When an injured plaintiff alleges that the landowner breached the duty to keep the premises in a reasonably safe condition, "an issue of fact is generally raised as to whether the condition was dangerous and whether the owner or possessor should have anticipated that the dangerous condition would cause injury despite the fact it was open and obvious." Aaron v. Palatka Mall, L.L.C., 908 So.2d 574, 578 (Fla. 5th DCA 2005). But some open and obvious conditions are such that they will not constitute a failure to maintain the premises in a reasonably safe condition as a matter of law. Dampier v. Morgan Tire & Auto, LLC, 82 So.3d 204, 206 (Fla. 5th DCA 2012). Two types of obvious conditions will not give rise to liability based on a failure to maintain the premises: (1) those conditions that are "open and obvious and not inherently dangerous"; or (2) those conditions that may be dangerous but are "so open and obvious that an invitee may be reasonably expected to discover them to protect himself." Brookie v.
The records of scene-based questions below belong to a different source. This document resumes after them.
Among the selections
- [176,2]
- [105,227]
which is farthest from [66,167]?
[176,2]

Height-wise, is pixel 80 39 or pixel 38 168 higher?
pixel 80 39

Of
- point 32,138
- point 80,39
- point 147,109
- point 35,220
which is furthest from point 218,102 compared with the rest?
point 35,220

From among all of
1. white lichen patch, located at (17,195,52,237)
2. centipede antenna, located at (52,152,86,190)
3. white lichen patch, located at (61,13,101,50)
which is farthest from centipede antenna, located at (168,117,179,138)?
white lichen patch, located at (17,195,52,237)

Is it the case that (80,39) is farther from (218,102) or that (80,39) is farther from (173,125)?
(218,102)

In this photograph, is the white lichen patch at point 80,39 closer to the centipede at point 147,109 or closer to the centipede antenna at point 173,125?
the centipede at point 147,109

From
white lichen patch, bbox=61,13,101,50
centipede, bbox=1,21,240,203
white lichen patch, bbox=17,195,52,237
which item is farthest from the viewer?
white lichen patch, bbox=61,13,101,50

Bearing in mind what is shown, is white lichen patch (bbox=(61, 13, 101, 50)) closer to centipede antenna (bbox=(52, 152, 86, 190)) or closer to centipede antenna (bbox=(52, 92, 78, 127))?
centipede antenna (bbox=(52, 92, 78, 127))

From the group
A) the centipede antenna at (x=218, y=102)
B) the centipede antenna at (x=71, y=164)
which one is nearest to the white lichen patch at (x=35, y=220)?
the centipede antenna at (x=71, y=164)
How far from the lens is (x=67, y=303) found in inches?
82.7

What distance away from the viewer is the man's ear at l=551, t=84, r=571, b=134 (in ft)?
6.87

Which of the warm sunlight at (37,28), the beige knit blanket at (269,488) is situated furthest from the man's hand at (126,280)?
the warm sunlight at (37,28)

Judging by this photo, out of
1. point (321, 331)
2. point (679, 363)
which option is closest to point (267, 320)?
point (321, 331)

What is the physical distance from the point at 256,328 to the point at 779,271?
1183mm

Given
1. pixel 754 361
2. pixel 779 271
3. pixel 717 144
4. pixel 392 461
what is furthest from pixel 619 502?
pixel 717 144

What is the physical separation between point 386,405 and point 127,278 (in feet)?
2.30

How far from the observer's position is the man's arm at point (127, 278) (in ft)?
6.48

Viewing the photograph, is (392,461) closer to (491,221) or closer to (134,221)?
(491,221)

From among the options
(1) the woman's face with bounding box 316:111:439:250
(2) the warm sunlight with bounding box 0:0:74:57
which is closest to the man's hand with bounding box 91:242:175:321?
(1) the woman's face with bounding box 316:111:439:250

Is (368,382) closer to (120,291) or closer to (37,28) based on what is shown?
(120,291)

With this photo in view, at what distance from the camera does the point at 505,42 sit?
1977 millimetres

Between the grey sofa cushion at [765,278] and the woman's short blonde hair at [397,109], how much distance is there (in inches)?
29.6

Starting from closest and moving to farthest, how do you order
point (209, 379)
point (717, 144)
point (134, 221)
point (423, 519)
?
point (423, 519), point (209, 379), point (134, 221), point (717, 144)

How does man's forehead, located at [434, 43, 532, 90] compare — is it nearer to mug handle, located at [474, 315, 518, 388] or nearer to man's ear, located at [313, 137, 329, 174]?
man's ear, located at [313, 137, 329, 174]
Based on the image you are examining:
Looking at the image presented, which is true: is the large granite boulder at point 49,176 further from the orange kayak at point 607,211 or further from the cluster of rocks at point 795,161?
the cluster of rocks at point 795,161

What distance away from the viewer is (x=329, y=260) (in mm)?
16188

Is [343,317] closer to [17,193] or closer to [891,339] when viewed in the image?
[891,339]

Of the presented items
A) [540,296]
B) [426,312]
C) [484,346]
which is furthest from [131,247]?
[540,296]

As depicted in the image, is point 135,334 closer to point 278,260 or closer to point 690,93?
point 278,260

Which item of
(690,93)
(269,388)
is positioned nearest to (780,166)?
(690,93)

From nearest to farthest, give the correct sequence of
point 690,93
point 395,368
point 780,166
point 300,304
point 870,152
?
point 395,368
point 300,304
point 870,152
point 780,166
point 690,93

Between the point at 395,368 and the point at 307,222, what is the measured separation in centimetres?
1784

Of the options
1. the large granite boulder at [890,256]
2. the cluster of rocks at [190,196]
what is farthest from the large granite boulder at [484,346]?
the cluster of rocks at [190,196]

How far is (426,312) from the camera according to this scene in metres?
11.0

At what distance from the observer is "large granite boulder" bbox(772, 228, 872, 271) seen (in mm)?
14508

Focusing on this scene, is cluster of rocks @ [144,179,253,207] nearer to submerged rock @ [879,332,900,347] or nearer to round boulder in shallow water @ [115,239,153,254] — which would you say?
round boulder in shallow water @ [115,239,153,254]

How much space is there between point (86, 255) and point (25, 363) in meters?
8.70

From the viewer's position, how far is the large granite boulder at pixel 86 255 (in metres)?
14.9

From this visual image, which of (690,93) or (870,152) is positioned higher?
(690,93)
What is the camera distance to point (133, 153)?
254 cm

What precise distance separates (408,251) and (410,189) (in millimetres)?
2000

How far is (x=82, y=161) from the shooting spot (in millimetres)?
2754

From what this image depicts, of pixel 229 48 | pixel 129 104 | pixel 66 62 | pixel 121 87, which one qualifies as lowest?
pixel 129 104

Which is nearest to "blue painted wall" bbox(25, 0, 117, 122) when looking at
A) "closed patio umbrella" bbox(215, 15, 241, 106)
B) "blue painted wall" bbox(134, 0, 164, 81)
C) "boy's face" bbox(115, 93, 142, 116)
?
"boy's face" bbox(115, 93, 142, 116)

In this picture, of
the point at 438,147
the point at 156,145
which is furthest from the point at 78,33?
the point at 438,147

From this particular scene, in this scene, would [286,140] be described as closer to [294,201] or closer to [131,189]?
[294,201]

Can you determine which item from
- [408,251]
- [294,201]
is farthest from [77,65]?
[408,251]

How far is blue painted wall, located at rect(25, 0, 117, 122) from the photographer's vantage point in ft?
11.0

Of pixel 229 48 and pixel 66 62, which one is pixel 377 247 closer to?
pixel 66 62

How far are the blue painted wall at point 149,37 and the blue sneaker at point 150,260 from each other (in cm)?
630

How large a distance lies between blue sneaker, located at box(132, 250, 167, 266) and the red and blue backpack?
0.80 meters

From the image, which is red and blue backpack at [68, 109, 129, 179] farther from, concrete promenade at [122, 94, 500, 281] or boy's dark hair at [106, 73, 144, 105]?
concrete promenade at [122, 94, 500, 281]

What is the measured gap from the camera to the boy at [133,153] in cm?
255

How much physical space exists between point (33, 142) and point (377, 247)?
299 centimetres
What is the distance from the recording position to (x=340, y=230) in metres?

Winn-Dixie Stores, Inc., 213 So.3d 1129, 1133 (Fla. 1st DCA 2017) (quoting Dampier, 82 So. 3d at 206).

A prime example of the first type of condition is a difference in floor elevation. The Florida Supreme Court has long held that a difference in height between floors on the same story of a building or residence is not an inherently dangerous condition and will not, by itself, constitute a failure to use due care for the safety of persons invited to the premises. See, e.g., Schoen v. Gilbert, 436 So.2d 75, 76 (Fla. 1983) (holding that six-inch drop between foyer and living room was not inherently dangerous condition); Hoag v. Moeller, 82 So.2d 138, 139 (Fla. 1955) (holding that three-and-a-half to four-inch drop between living room and dining room was not dangerous condition); Bowles v. Elkes Pontiac Co., 63 So.2d 769, 772 (Fla. 1952) (holding that three-inch drop-off between platform and showroom floor was not dangerous condition).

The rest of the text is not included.